How a particular category of Bollywood movies has been screwing with our minds

I never imagined I would be writing a blog post entitled what you read above, myself being an ardent fan who catches up on almost every potential superhit that comes along, but one day this had to be done – because I realise I do have some responsibilities as a viewer.

So I did catch up on the very recent wannabe blockbuster Ae Dil Hai Mushkil, a Karan Johar flick, one of those movies which are released after what seems like a lifetime for commercial Bollywood enthusiasts, and have big names to die for. I too was swept off my feet by its glitzy trailer, which exhibited an aura of mystery involving the relationship among the four protagonists (which after watching the movie actually boil down to two, with the other two posing only as erstwhile beauty queen and controversial Pakistani actor respectively). But now that I feel I am a little more sensible than I used to be few years ago, I am of the opinion that we should rethink what actually is being presented to us.

Before you get me wrong, I am not at all against KJo or his movies. In fact, Kal Ho Naa Ho remains one of my favorites till date. However, commercial Bollywood is seriously going downhill nowadays. It is difficult to say whether it is the lack of original concepts, humongous loopholes in the storyline or even mediocre music, but we are once again being dragged into the depths of stereotype, and I guess we aren’t even realising it. So what “particular category” of Bollywood I am talking about?

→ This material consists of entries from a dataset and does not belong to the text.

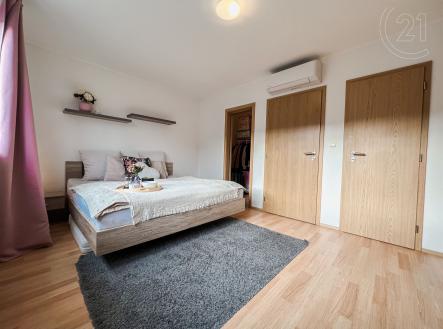 Pronájem bytu, 2+kk, 59 m²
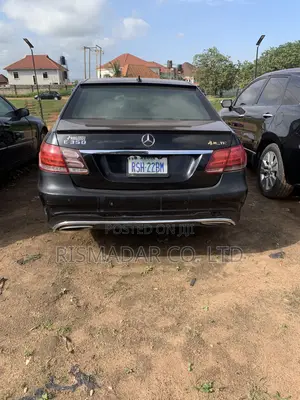 Mercedes-Benz E350 Base 4Matic Sedan AWD (3.5L 6cyl 7A) 2010 Black
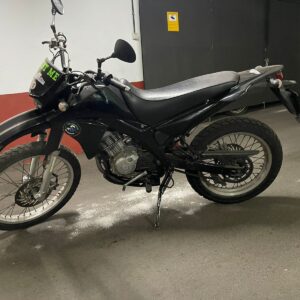 yamaha xt 125 negra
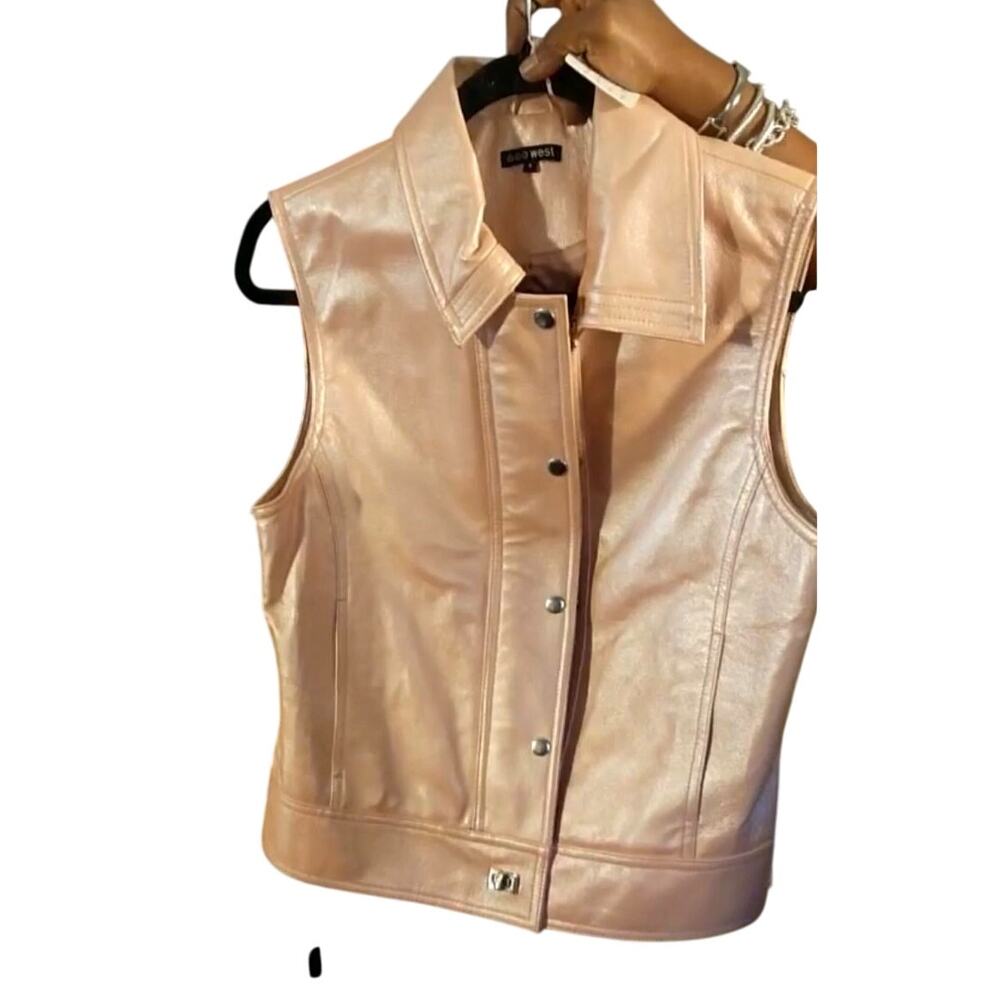 $279 S600 West Pearlescent Pale Pink Leather Vest Small NWOT - Picture 4 of 5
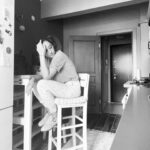 Ecem Erkek Instagram - Burdan konuşmayı çok sevmiyorum ben bilirsiniz . Memleket meselelerini de başka şeyleri de … muhattabım burda değil çünkü her ikisinde de .. Muhattabımla meselemi halledeyim isterim .Aracı sevmem . Çünkü derdimi benim sesim ve gözlerimden daha iyi hiç bir araç anlatamaz bilirim. Burda bir prens ya da prenses gibi davranan, milletin, önünde ‘delikanlı abim ya da ablam ‘ diye eğildikleri insanların hayatlarında hiç de öyle olmadıklarını görünce de burda konuşmaktan vazgeçmiş olabilirim.Söyleyecek sözüm var ama gözlerinin ta içine bakarak söylemeyi tercih ediyorum. Çünkü korkmuyorum. Saklanmıyorum. Burdan konuşmak biraz saklanmak gibi de … e şimdi noldu da bugün burdan konuştun diyeceksin :) konuştum çünkü bi tek bundan anlayan gözlerimin içine bakmaya cesareti olmayan korkak bir muhattabım var 🤷‍♀️.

 Almost every movie shows us that boys and girls cannot be normal platonic friends. There has to be a name for the relationship, and sometimes even that is not possible because it is somewhere between friendship and love. So in ADHM, the two start their introduction through a makeout session, simultaneously cheating on their respective partners, whom they also tag as kaminey for a similar behaviour later (hypocrisy much?), only to realise till the end of the movie that they are best suited as friends. It is as if the filmmakers suddenly had an epiphany through the progress of the movie that their ending up as lovers isn’t really an original idea (I don’t really have high hopes for Yash Raj’s upcoming Befikre either). And of course, kudos to Ranbir Kapoor for playing the same “tangled-in-complicated-relationships but happily romping in exotic locales” charming dude in almost every movie, and to Aishwarya Rai for playing a woman who is so very used to being called beautiful that she doesn’t bother to even smile when being compared to Noorjehan (instead changes the topic to a song of Noorjehan which comes floating from somewhere inside her Vienna mansion).

The point is, why play with the minds of the already fucked-up youth of the country? And why let the average twenty-something dream unrealistically about sleeping in the arms of a seductive poetess in a mansion in Vienna? Why allow the middle-class youth to envy the financial power of such fictional people who have not earned it by hard work but are “private-jet rich” by birth? Why give them the impression that how the characters in the story earn and manage their living is not really important, and that it is normal to leave everything and go about fixing unidentified relationships (which apparently they fail to do anyway)? Why always flash the limelight on out-of-the-ordinary lifestyle, while we still have ample problems to be talked about in our ordinary down-to-earth lifestyle? Is it simply because we want to escape to Utopia from our mundane reality for a few hours?

I might be wrong, but I believe we need to improve our taste and experience such stories on screen that will add to the aspirations of the young population of India. It is important to focus on human relationships, but it is useful only when a story helps us understand our relationships better, rather than confusing us further. If you do know such a movie, please suggest me one in which a young boy and girl remain friends and never fall in love. I would love to watch it.

Apologies to the appreciators of Kuch Kuch Hota Hai, which is one of the most misogynistic Bollywood movies about love and friendship, for obvious reasons.